━━ 항목 ━━

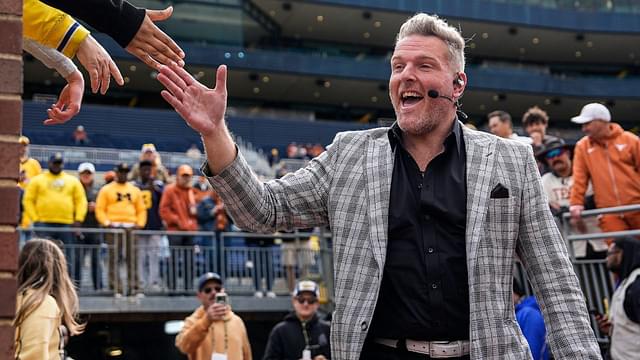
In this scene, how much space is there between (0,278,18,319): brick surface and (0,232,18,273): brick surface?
0.03 meters

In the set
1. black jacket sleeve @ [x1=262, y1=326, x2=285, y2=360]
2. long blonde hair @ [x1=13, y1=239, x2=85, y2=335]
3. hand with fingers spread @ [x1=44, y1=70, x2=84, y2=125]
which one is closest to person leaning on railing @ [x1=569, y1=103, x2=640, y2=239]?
black jacket sleeve @ [x1=262, y1=326, x2=285, y2=360]

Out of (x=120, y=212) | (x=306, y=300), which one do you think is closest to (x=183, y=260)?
(x=120, y=212)

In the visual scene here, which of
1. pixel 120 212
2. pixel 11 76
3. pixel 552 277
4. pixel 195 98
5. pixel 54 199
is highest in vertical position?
pixel 54 199

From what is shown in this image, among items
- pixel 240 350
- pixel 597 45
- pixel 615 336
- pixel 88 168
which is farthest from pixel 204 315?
pixel 597 45

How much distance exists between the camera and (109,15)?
250 cm

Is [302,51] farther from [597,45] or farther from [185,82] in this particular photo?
[185,82]

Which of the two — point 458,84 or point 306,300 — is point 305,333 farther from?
point 458,84

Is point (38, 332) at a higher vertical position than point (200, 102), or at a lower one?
lower

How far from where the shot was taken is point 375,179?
9.32ft

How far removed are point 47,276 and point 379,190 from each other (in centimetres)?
215

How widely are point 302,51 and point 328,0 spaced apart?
14.0 ft

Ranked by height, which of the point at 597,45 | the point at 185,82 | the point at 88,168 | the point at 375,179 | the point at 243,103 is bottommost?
the point at 375,179

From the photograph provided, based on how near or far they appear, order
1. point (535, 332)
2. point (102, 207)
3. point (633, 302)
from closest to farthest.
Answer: point (633, 302) < point (535, 332) < point (102, 207)

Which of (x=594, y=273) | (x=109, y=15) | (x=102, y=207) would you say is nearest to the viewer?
(x=109, y=15)
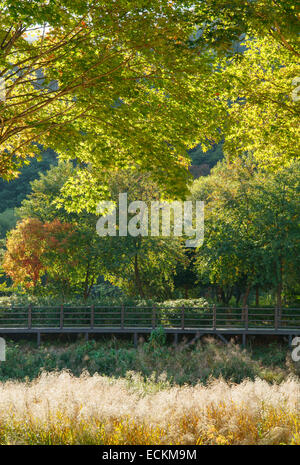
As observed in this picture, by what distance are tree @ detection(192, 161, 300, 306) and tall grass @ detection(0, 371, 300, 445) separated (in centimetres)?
1861

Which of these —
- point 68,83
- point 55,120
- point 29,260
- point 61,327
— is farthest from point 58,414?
point 29,260

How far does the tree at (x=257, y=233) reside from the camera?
80.2 ft

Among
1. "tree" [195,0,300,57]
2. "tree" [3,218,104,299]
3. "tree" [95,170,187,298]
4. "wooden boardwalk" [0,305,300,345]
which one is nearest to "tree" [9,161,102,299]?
"tree" [3,218,104,299]

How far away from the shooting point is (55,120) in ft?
33.4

━━━

**목표:** 위 데이터 전체를 다시 쓰되 "brick surface"만 "concrete surface"로 바꾸고 나머지는 그대로 두세요. 그림은 답에서 빼 주세요.

**정답:**
In this scene, how much space is there between (0,278,18,319): concrete surface and (0,232,18,273): concrete surface?
0.03 meters

In the set
1. black jacket sleeve @ [x1=262, y1=326, x2=285, y2=360]
2. long blonde hair @ [x1=13, y1=239, x2=85, y2=335]
3. hand with fingers spread @ [x1=44, y1=70, x2=84, y2=125]
which one is closest to person leaning on railing @ [x1=569, y1=103, x2=640, y2=239]?
black jacket sleeve @ [x1=262, y1=326, x2=285, y2=360]

Out of (x=120, y=212) | (x=306, y=300), which one do you think is closest to (x=183, y=260)?
(x=120, y=212)

In the visual scene here, which of
1. pixel 120 212
2. pixel 11 76
3. pixel 552 277
4. pixel 195 98
5. pixel 54 199
is highest in vertical position?
pixel 54 199

From what is shown in this image, among items
- pixel 240 350
- pixel 597 45
- pixel 615 336
- pixel 88 168
which is farthest from pixel 204 315?
pixel 597 45

How much distance exists between the camera and (109,15)?
250 cm

Is [302,51] farther from [597,45] or farther from [185,82] in this particular photo?
[185,82]

Which of the two — point 458,84 or point 306,300 — is point 305,333 farther from?
point 458,84

Is point (38, 332) at a higher vertical position than point (200, 102), or at a lower one?
lower

How far from where the shot was taken is point 375,179?
9.32ft

How far removed are point 47,276 and point 379,190 from each other (in centimetres)?
215

How widely are point 302,51 and point 328,0 spaced apart?
14.0 ft

Ranked by height, which of the point at 597,45 | the point at 185,82 | the point at 88,168 | the point at 375,179 | the point at 243,103 is bottommost?
the point at 375,179

From the photograph provided, based on how near or far they appear, order
1. point (535, 332)
2. point (102, 207)
3. point (633, 302)
from closest to farthest.
Answer: point (633, 302) < point (535, 332) < point (102, 207)

Which of (x=594, y=273) | (x=109, y=15) | (x=102, y=207) would you say is nearest to the viewer?
(x=109, y=15)
As observed in this picture, by what distance are tree @ detection(192, 161, 300, 306) and tall grass @ detection(0, 371, 300, 445) separated (in centimetres)?
1861

Which of these —
- point 68,83
- point 55,120
- point 29,260
- point 61,327
— is farthest from point 58,414?
point 29,260

How far does the tree at (x=257, y=233) reside from the camera?
80.2 ft

Among
1. "tree" [195,0,300,57]
2. "tree" [3,218,104,299]
3. "tree" [95,170,187,298]
4. "wooden boardwalk" [0,305,300,345]
which one is nearest to "tree" [9,161,102,299]?
"tree" [3,218,104,299]

How far away from the shooting point is (55,120) in ft?
33.4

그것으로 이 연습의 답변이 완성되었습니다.